- Theatrical release poster
- Directed by: Albert C. Gannaway
- Screenplay by: Tom Hubbard
- Produced by: Albert C. Gannaway
- Starring: Jim Davis Arleen Whelan Carl Smith Harry Lauter Marty Robbins Douglas Fowley Lee Van Cleef Louis Jean Heydt
- Cinematography: Charles Straumer
- Edited by: Warren Adams
- Music by: Ramey Idriss
- Production company: Albert C. Gannaway Productions
- Distributed by: Allied Artists Pictures
- Release date: April 14, 1957;
- Running time: 76 minutes
- Country: United States
- Language: English

= The Badge of Marshal Brennan =

The Badge of Marshal Brennan is a 1957 American Western film directed by Albert C. Gannaway and written by Tom Hubbard. The film stars Jim Davis, Arleen Whelan, Carl Smith, Harry Lauter, Marty Robbins, Douglas Fowley, Lee Van Cleef and Louis Jean Heydt. The film was released on April 14, 1957, by Allied Artists Pictures.

==Plot==
When a gun-toting drifter known as the Stranger (Jim Davis) comes across a dying marshal, he decides to take up the identity of the late lawman.
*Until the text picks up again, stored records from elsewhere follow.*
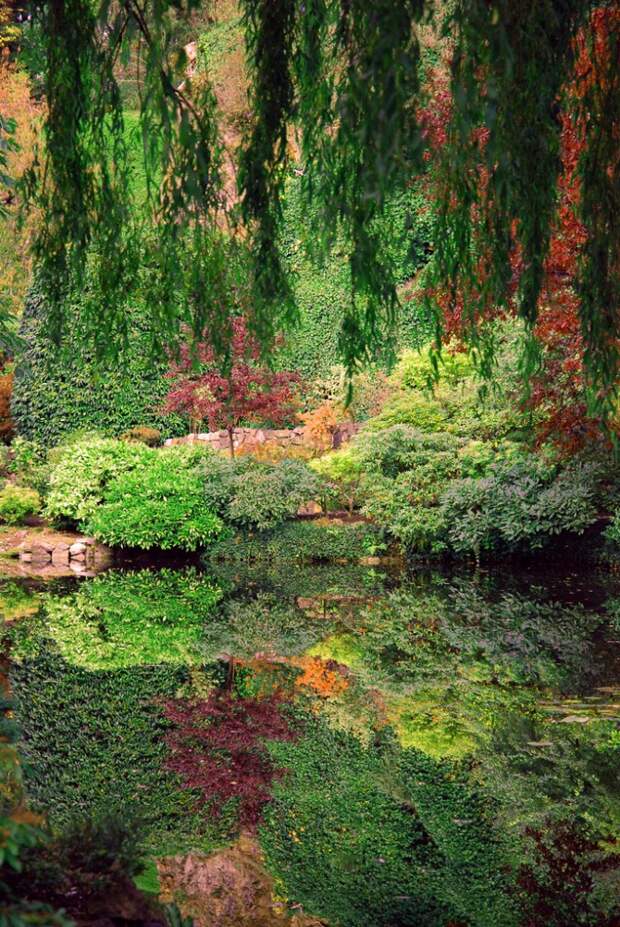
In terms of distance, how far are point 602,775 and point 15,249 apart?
61.8 ft

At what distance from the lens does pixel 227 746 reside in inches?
306

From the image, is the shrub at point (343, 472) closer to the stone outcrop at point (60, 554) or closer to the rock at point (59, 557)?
the stone outcrop at point (60, 554)

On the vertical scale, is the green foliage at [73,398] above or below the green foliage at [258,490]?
above

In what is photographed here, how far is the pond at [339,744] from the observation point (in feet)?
18.0

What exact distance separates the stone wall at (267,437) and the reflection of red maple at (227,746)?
948 cm

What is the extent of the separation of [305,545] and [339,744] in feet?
26.1

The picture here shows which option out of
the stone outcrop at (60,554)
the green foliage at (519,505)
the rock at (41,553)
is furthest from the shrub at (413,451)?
the rock at (41,553)

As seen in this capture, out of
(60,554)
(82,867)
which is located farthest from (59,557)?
(82,867)

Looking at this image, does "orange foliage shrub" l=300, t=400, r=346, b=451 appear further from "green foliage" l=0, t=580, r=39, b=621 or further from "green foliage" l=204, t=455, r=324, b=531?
"green foliage" l=0, t=580, r=39, b=621

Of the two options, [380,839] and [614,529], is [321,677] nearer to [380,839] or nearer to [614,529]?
[380,839]

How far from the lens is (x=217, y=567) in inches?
614

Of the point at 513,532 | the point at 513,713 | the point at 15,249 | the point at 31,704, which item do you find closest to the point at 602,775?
the point at 513,713

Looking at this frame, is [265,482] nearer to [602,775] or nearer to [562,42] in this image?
[602,775]

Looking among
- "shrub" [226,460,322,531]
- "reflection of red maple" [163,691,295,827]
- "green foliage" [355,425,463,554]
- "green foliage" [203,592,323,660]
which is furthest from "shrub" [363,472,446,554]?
"reflection of red maple" [163,691,295,827]
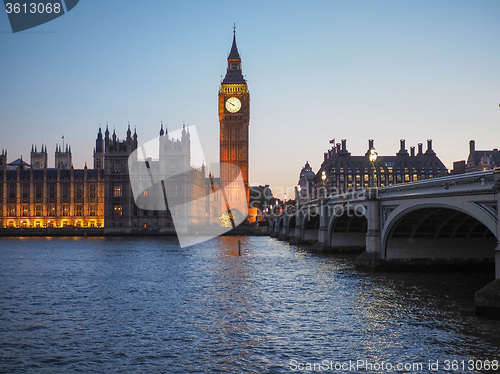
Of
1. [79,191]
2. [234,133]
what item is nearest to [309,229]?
[79,191]

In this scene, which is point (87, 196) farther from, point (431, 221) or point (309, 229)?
point (431, 221)

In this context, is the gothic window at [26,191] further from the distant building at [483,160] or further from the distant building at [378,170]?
the distant building at [483,160]

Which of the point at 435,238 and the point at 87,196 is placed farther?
the point at 87,196

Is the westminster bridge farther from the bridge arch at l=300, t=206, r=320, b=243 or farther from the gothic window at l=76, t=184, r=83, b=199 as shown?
the gothic window at l=76, t=184, r=83, b=199

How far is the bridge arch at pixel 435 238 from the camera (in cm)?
4284

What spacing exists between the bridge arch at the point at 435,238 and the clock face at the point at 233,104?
15249 cm

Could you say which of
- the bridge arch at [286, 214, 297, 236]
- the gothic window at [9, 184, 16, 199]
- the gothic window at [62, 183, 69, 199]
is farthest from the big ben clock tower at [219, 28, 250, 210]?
the gothic window at [9, 184, 16, 199]

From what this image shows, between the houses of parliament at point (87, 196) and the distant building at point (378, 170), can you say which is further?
the distant building at point (378, 170)

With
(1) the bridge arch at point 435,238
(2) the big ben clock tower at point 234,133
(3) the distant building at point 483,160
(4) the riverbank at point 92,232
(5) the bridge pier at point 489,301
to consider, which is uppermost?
(2) the big ben clock tower at point 234,133

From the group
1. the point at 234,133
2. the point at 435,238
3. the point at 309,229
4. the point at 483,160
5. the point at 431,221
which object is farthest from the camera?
the point at 234,133

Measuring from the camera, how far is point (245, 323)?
1029 inches

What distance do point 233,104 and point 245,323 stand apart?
17216 centimetres

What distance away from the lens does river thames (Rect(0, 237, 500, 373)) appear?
19.6 meters

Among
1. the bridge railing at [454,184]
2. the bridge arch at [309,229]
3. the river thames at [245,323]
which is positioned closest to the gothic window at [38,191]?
the bridge arch at [309,229]
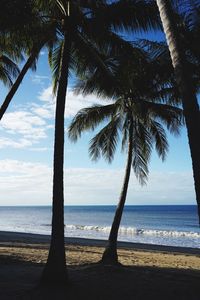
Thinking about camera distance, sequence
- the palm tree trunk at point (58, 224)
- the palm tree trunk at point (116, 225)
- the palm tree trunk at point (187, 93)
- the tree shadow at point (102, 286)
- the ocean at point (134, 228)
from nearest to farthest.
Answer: the palm tree trunk at point (187, 93) < the tree shadow at point (102, 286) < the palm tree trunk at point (58, 224) < the palm tree trunk at point (116, 225) < the ocean at point (134, 228)

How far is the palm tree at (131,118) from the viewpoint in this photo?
1376 cm

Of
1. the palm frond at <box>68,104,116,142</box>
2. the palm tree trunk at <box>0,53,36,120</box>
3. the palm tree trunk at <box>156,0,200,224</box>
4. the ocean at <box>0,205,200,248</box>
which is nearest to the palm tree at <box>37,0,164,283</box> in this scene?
the palm tree trunk at <box>0,53,36,120</box>

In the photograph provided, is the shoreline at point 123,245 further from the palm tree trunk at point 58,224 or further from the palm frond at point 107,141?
the palm tree trunk at point 58,224

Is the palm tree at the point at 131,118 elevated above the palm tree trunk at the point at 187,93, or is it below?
above

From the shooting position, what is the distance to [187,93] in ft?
19.9

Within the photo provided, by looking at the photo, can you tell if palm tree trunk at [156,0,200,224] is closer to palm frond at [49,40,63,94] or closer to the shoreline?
palm frond at [49,40,63,94]

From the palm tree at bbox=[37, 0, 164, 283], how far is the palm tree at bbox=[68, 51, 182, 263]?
0.89 meters

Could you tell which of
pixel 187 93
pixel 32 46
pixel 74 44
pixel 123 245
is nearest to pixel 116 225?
pixel 74 44

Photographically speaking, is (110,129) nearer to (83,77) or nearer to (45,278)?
(83,77)

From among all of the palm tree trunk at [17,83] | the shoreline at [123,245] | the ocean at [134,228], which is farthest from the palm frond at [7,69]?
the ocean at [134,228]

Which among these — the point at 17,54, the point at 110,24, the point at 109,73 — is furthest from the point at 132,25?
the point at 17,54

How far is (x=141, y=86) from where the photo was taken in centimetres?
1448

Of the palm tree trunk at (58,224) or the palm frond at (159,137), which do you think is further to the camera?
the palm frond at (159,137)

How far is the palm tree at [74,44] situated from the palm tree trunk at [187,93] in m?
3.73
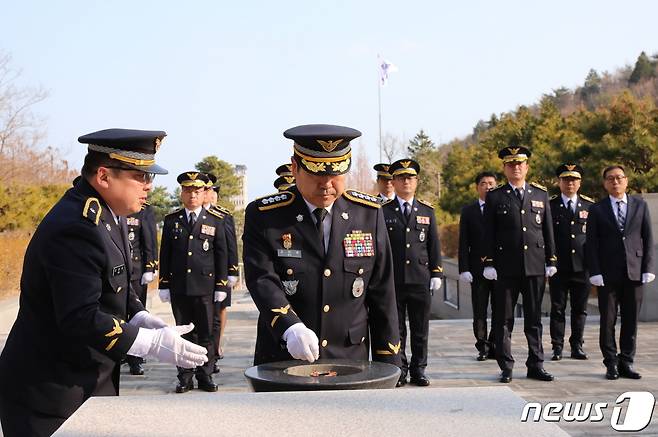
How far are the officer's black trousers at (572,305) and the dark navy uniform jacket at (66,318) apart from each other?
7.46 metres

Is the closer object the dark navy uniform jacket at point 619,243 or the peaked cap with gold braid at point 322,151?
the peaked cap with gold braid at point 322,151

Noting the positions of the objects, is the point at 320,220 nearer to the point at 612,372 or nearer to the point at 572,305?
the point at 612,372

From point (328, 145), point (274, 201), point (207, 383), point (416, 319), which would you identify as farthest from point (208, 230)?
point (328, 145)

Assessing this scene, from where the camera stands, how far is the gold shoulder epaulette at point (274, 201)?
13.2 ft

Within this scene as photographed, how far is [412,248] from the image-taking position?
883 cm

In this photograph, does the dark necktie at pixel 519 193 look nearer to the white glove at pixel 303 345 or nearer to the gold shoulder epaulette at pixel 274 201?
the gold shoulder epaulette at pixel 274 201

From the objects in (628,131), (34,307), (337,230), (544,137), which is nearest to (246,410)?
(34,307)

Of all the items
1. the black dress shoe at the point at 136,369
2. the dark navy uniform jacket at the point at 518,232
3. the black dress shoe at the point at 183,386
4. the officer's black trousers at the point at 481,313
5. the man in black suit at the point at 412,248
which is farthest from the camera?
the officer's black trousers at the point at 481,313

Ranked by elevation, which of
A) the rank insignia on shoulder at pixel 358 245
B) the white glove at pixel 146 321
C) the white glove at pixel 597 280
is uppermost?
the rank insignia on shoulder at pixel 358 245

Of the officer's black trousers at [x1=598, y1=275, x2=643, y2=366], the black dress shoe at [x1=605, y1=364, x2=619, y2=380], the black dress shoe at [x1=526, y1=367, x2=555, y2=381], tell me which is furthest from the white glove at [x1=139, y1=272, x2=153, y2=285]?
the black dress shoe at [x1=605, y1=364, x2=619, y2=380]

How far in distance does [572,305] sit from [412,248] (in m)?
2.63

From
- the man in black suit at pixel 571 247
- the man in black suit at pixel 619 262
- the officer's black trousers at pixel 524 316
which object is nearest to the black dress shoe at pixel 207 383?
the officer's black trousers at pixel 524 316

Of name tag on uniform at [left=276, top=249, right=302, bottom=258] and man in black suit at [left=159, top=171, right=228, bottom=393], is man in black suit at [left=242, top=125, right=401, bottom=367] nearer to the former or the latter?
name tag on uniform at [left=276, top=249, right=302, bottom=258]

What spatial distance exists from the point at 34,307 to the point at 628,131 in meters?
19.5
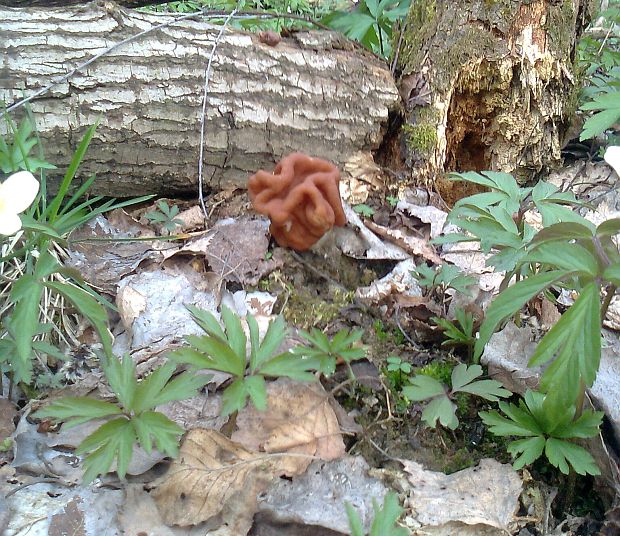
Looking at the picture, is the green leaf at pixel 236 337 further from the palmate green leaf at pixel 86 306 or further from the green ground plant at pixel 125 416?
the palmate green leaf at pixel 86 306

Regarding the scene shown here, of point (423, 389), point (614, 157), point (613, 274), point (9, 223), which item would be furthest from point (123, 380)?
point (614, 157)

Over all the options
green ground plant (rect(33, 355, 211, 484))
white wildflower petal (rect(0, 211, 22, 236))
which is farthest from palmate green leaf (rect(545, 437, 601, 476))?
white wildflower petal (rect(0, 211, 22, 236))

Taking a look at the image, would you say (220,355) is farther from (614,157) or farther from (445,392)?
(614,157)

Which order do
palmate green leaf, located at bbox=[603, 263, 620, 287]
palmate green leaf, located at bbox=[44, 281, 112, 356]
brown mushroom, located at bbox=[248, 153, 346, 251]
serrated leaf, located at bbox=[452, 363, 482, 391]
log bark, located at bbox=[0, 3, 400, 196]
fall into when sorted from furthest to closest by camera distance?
log bark, located at bbox=[0, 3, 400, 196] → brown mushroom, located at bbox=[248, 153, 346, 251] → serrated leaf, located at bbox=[452, 363, 482, 391] → palmate green leaf, located at bbox=[44, 281, 112, 356] → palmate green leaf, located at bbox=[603, 263, 620, 287]

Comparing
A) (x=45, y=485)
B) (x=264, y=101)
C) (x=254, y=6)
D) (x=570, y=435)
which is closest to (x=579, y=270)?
(x=570, y=435)

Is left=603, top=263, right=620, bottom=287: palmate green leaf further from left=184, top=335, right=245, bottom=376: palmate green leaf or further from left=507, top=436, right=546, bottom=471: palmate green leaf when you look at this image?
left=184, top=335, right=245, bottom=376: palmate green leaf

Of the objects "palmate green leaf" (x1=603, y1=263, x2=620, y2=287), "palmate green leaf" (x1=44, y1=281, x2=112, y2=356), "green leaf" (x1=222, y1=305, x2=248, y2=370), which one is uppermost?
"palmate green leaf" (x1=603, y1=263, x2=620, y2=287)
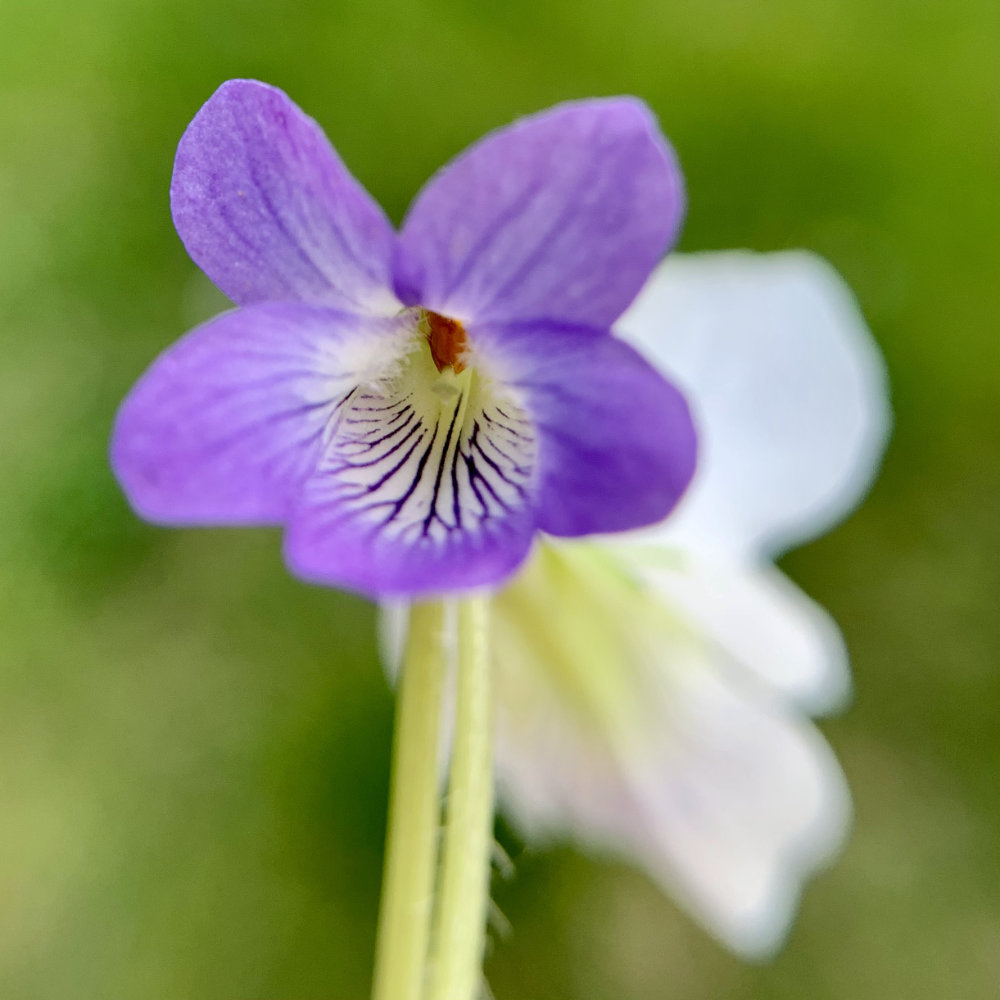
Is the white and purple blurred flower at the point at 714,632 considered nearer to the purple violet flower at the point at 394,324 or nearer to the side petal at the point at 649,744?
the side petal at the point at 649,744

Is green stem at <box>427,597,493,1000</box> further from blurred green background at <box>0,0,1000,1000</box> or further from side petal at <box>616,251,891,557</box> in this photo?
blurred green background at <box>0,0,1000,1000</box>

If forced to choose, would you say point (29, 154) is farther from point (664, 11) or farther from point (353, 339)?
point (353, 339)

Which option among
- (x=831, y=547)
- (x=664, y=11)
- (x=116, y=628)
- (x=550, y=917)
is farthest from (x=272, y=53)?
(x=550, y=917)

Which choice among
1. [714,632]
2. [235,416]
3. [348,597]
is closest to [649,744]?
[714,632]

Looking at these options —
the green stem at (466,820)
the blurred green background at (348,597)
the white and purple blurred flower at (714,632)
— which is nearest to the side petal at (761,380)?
the white and purple blurred flower at (714,632)

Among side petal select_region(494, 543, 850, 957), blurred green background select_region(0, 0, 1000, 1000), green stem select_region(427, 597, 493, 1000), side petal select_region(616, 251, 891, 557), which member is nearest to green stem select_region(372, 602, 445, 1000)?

Settling down in a small town, the Stranger uses his new-found authority to challenge Shad Donaphin (Lee Van Cleef), the violent and unruly son of a shady cattle baron. Intent on staying true to his adopted persona, the Stranger even strikes up a relationship with Murdock (Arleen Whelan), a beautiful local lady.

==Cast==
- Jim Davis as 'Brennan'
- Arleen Whelan as Murdock
- Carl Smith as Sheriff Carl Smith
- Harry Lauter as Doc Hale
- Marty Robbins as Felipe
- Douglas Fowley as Marshal Matt Brennan
- Lee Van Cleef as Shad Donaphin
- Louis Jean Heydt as Col. Donaphin
- Lawrence Dobkin as Chicamon
- Eddie Crandall as Pepe Joe
- Darryl Guy as George
- Rick Vallin as Jody
- Edward Colmans as Governor Ainley

== Production ==
Parts of the film were shot in Kanab Canyon and Johnson Canyon in Utah.